Excerpt provided:

=====

You are viewing a plain text version of this content. The canonical link for it is here.
Posted to user@avro.apache.org by Mr rty ff <ya...@yahoo.com> on 2016/04/18 16:36:59 UTC

Deserializing with changing schema.

HelloBased on Avro schema I generated a class (Data) to work with the class appropriate to the schema
After it I encode the data and send in to other application "A" using kafka

Data data; // <- The object was initialized before . Here it is only the declaration "for example"
EncoderFactory encoderFactory = EncoderFactory.get();
        ByteArrayOutputStream out = new ByteArrayOutputStream();
        BinaryEncoder encoder = encoderFactory.directBinaryEncoder(out, null);

                        
         DatumWriter<Tloog> writer;
                            

        writer = new SpecificDatumWriter<Data>(Data.class);

        writer.write(data, encoder);
        byte[] avroByteMessage = out.toByteArray();


On the other side (in the application "A") I deserilize the the data by implementing Deserializer
class DataDeserializer implements Deserializer<Data> {
    private String encoding = "UTF8";

    @Override
    public void configure(Map<String, ?> configs, boolean isKey) {
        // nothing to do
    }

    @Override
    public Tloog deserialize(String topic, byte[] data) {
        try {
            if (data == null)
            {
                return null;
            }
            else
            {
                        DatumReader<Tloog> reader = new SpecificDatumReader<Data>(Data.class);
                        DecoderFactory decoderFactory = DecoderFactory.get();
                        BinaryDecoder decoder = decoderFactory.binaryDecoder(data, null);
                        Data decoded = reader.read(null, decoder);
                        return decoded;
            }
        } catch (Exception e) {
            throw new SerializationException("Error when deserializing byte[] to string due to unsupported encoding " + encoding);
        }
    }
The problem is that this approach requires the use of SpecificDatumReader<Data>, I.e.the Data class should be integrated  with the application code...This could be problematic - schema could change and therefore Data class should be re-generated and integrated once more
2 questions:   
   - Should I use GenericDatumReader in the application? How to do that correctly. (I can save the schema simply in the application)
   - Is there a simple way to work with SpecificDatumReader if Data changes? How could it be integrated with out much trouble?
Thanks

=====

Data lines:
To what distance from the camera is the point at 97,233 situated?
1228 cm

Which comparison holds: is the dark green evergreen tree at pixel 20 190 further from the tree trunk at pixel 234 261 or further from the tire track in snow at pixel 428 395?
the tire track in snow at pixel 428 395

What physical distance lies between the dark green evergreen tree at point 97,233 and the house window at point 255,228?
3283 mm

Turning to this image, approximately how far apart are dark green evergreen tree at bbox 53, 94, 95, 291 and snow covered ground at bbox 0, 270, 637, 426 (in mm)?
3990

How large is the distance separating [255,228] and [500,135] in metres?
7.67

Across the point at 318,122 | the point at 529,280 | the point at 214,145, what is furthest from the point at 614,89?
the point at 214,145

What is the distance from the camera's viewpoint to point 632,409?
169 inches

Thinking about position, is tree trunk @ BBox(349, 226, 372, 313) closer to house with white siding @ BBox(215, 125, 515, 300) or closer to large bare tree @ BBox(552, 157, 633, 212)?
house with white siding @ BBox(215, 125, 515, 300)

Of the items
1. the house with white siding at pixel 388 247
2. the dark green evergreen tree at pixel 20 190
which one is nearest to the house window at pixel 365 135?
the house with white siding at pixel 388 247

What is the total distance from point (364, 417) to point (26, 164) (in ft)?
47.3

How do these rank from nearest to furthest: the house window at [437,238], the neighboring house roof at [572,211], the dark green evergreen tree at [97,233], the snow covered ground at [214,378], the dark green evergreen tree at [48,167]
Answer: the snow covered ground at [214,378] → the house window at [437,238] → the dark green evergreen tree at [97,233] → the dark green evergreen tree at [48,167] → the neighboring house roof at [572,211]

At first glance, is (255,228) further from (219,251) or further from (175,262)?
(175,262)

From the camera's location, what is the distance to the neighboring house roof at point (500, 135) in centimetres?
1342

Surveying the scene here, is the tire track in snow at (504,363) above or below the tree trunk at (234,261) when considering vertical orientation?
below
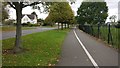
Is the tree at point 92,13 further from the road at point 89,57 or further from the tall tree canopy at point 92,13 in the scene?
the road at point 89,57

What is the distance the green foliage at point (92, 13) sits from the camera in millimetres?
85438

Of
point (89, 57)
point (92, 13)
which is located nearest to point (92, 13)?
point (92, 13)

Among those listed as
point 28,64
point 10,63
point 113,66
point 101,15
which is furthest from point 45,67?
point 101,15

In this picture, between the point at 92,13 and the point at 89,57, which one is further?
the point at 92,13

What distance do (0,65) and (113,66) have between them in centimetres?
416

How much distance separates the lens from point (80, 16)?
290ft

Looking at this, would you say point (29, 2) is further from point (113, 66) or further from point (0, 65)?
point (113, 66)

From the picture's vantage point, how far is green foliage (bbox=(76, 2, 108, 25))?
8544 centimetres

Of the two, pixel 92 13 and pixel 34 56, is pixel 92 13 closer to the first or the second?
pixel 92 13

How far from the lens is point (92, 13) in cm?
8612

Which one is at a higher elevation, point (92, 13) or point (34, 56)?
point (92, 13)

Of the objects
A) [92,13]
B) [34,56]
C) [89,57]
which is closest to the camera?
[34,56]

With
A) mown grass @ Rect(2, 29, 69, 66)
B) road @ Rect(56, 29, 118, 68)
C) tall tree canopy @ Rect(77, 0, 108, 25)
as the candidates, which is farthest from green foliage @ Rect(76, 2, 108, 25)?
road @ Rect(56, 29, 118, 68)

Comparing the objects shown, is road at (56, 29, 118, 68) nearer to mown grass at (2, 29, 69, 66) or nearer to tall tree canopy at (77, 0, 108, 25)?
mown grass at (2, 29, 69, 66)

=====

Please write out everything in the Avro post from "On the other" down to "(data == null)", word for word.

Exercise solution:
On the other side (in the application "A") I deserilize the the data by implementing Deserializer
class DataDeserializer implements Deserializer<Data> {
    private String encoding = "UTF8";

    @Override
    public void configure(Map<String, ?> configs, boolean isKey) {
        // nothing to do
    }

    @Override
    public Tloog deserialize(String topic, byte[] data) {
        try {
            if (data == null)